In spite of these advances, the amendment does not modify the current media landscape. A specific portion for community media was not allocated, nor was the public media acknowledged. To summarise, the audiovisual media system is still concentrated in commercial media oligopolies. Besides, the regulations about contests are not completely defined, which leaves a wide room for maneuvering for governments and the business sector (Carballo y Cristancho, 2014).

The press has a legal handle in the law of printing, a regulation approved in 1950. Article 8 of the Act assures: "Printers will not be subject to any caution tax. For the purposes of this law, printed Press will be understood as any production, diffusion or sale of newspapers, magazines, leaflets, books, manuals, loose sheets." In this context, print media is subject to very few regulations by the state. The Inter American Press Society (2017) has informed against the hostility toward communication media due to the critics expressed by the President Salvador Sánchez Cerén about their coverage in topics such as safety. In spite of this tension, to date there are no news about regulations focused on limiting the role of the press.

There are some regulations on the content of communication media such as the Article 34 from the Law of Equality, Equity and Eradication of Discrimination Against Women, focused on the expression of an “equal image, plural and without stereotypes of the women and men role in society.” Also, there is the Integral Law for A Life free from Violence Against Women. Nevertheless, both regulations do not establish juridical consequences for noncompliance, with the exception of a fine for communicating “hate content against women”, included in the Integral Special Law (Iglesias, 2014).

There is also the Law of Integral Protection of Children and Youth (LEPINA in Spanish) that forbids the use of images of children without explicit approval from their parents. Also, it promotes the divulgation of rights, duties and guarantees for children and teenagers (Art 97). To summarise, even though there are some laws about content-related issues, regulation in El Salvador is minimal, and this has enabled the growth of amass media market with few competitors.

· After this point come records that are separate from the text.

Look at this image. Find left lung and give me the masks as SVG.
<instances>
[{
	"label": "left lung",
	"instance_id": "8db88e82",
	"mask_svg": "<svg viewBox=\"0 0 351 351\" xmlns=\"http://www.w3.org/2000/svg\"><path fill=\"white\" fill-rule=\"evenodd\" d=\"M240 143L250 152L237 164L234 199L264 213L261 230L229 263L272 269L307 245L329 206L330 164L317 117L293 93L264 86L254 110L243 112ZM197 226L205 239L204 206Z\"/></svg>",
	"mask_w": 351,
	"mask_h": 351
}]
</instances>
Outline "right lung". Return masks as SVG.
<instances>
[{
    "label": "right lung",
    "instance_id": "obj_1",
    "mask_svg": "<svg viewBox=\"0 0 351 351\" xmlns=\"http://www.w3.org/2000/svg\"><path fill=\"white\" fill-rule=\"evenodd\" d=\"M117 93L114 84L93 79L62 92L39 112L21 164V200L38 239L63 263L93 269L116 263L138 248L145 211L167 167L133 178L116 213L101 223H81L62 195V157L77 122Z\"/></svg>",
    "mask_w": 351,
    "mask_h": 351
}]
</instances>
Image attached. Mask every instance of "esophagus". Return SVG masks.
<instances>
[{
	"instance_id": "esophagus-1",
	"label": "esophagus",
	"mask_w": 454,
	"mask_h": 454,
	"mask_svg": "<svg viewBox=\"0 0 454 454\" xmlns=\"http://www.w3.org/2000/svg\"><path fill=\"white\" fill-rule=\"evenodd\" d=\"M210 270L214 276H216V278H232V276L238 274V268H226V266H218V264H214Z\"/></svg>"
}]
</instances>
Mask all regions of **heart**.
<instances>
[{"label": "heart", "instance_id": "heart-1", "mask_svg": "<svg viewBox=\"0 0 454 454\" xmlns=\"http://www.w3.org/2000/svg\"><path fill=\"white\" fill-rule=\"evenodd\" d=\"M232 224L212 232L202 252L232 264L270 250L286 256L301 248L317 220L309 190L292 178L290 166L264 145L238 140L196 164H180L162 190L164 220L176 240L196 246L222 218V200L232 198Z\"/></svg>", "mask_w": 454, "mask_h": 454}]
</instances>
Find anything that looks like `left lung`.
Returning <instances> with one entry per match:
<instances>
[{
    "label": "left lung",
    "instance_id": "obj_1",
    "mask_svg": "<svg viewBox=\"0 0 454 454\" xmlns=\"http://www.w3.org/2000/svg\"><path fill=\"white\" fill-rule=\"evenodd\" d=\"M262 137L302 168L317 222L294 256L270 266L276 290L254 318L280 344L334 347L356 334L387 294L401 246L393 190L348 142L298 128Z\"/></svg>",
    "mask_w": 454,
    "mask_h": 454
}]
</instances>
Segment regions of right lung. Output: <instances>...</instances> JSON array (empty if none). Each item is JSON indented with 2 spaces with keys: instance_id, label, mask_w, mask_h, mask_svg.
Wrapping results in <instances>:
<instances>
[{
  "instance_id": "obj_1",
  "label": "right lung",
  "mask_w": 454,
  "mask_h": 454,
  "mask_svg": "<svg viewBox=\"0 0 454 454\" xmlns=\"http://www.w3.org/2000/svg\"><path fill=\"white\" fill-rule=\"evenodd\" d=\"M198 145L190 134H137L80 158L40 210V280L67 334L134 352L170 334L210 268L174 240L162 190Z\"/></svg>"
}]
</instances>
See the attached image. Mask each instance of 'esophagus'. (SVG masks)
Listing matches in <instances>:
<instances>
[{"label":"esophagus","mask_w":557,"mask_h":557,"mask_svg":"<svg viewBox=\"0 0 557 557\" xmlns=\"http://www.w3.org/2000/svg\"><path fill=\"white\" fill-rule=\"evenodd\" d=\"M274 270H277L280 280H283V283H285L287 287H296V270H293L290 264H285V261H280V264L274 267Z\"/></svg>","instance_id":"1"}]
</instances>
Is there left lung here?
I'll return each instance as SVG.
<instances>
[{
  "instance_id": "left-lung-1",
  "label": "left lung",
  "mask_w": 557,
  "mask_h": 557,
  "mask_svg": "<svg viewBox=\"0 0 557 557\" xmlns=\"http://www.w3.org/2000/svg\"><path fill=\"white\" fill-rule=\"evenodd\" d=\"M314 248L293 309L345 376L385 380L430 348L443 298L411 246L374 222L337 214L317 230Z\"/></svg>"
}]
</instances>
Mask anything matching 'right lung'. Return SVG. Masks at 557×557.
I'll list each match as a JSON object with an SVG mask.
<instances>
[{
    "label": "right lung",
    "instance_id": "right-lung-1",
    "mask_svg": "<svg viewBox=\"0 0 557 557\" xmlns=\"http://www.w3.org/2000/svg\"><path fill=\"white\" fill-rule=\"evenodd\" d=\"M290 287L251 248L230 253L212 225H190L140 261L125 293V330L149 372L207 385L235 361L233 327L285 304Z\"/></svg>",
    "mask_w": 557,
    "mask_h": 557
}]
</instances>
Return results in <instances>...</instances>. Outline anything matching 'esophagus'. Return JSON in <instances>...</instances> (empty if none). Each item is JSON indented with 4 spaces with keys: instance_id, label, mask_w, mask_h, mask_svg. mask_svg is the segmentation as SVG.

On February 2016, the National Assembly issued the Special Law against Informatic Crimes and Related Offenses. In its First Article it establishes that "its purpose is to protect the legal rights of juridical assets from criminal acts committed by means of Information Technologies and the Communication, as well as the prevention and punishment of crimes committed for the detriment of data stored, processed or transferred; their systems, infrastructure or any of its components, or those committed through the use of said technologies that affect interests associated with the identity, property, privacy and image of the natural or legal persons in the terms here established and provided in this Law." This law, that did not get the unanimous vote from all legislators, also implies amendments to the Penal Code, so crimes related to data and information protection could be included and cybercrimes can be typified.